Susan’s Lifesaving Pouches
Could a pouch the size of a ketchup packet revolutionize HIV preventive treatment in infants?
When Susan delivered her first baby at the local health center in southwest Uganda, she had no idea she had HIV. Susan had not attended any antenatal care visits. When she was diagnosed as HIV-positive, her baby was given Nevirapine as a prophylaxis, which she administered from a plastic bottle and with a syringe. The Nevirapine was meant to help prevent transmission of HIV through breastfeeding.
However, through testing, Susan learned that her baby boy had already acquired HIV while she was pregnant, and both mother and son were enrolled into antiretroviral treatment (ART).
When Susan fell pregnant again, she was careful to follow through on her antenatal visits. Through counselling and support from health care workers, she adhered to treatment in order to keep her viral load suppressed. After giving birth to her second son, once again she administered a regimen of Nevirapine.
While Susan welcomed the prophylaxis, she found it difficult to give Nevirapine to her infants.
“I was scared that I may not measure properly, especially when the numbers (calibration) became lighter on the syringe,” says Susan. “Sometimes I was just guessing. Boiling water on firewood to clean the syringe would take long. Also, when I would go on family visits or on the bus, everybody could tell what I was doing with this big bottle and syringe. They would talk about me and my baby, and it made me so sad. Sometimes I even delayed giving the medicine because we wanted to hide it.”
Ultimately, Susan’s second son tested negative for HIV, which made the precaution worthwhile.
Again, Susan fell pregnant with her third son. This time the situation got even better for her. While she was still pregnant, Susan was given starter pouches of Nevirapine. The health care workers explained this was to ensure mothers who may not give birth at the health center could start protecting their babies as soon as they were born.
Baby Isaiah is a “Pratt Pouch baby,” as Susan’s midwife, Annet, calls him fondly. This time Susan did not have to use the cumbersome bottle and syringe—instead she had sleek polyethylene packets, about the size of a ketchup packet, with pre-measured Nevirapine.

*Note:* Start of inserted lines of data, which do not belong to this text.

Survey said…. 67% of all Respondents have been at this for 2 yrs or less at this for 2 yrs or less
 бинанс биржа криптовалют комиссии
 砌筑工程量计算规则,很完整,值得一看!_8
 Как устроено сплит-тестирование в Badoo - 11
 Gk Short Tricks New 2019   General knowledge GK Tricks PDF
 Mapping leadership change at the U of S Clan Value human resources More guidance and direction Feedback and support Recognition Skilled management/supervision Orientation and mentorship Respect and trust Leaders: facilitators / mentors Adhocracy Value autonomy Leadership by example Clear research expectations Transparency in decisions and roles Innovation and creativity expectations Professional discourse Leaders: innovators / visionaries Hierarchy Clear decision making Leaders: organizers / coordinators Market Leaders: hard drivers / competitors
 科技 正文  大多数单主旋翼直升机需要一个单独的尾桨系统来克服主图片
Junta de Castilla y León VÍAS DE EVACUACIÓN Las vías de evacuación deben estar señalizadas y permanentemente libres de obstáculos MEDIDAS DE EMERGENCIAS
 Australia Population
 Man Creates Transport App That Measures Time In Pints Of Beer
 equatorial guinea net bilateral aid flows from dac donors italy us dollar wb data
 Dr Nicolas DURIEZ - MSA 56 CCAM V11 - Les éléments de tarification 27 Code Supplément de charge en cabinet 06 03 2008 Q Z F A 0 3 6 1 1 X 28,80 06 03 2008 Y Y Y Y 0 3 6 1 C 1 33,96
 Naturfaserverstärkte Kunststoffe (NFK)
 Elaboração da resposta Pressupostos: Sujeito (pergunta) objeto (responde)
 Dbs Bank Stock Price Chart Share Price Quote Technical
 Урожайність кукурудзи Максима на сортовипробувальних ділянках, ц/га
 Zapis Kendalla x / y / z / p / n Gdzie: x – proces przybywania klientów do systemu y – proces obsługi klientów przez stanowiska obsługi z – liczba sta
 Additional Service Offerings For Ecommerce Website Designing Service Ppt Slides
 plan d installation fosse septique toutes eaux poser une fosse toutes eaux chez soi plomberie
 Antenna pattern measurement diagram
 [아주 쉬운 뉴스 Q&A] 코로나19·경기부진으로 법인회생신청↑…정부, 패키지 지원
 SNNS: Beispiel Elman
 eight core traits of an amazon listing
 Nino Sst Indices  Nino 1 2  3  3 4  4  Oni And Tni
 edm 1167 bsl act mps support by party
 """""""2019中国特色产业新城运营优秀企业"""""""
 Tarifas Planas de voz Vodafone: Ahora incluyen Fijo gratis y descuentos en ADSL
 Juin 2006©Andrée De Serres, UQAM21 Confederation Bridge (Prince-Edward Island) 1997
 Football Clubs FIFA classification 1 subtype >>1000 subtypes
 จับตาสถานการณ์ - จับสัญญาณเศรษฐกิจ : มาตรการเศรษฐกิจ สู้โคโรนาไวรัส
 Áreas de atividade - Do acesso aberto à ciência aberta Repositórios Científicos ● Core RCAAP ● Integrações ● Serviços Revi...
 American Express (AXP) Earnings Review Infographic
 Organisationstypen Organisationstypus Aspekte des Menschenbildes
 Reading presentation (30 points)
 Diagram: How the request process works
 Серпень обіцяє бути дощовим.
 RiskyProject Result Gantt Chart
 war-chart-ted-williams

Susan smiles as she says, “When I pull these out, nobody knows what I am doing. I do not worry anymore about mistakes. There is no washing and boiling water and worrying about whether it is clean.” She says they are also easy to carry in her pocket if she has to travel with the baby.
Innovation in pediatric HIV care
Kabwohe Clinical Research Centre in Sheema district has fully embraced the Pratt Pouch innovation and the benefits it has brought to mothers and babies in their community.
Annet Buramye, a midwife at the center says that before the pouches mothers were stigmatized. She adds that most women found it difficult to dispense the Nevirapine from bottles using syringes.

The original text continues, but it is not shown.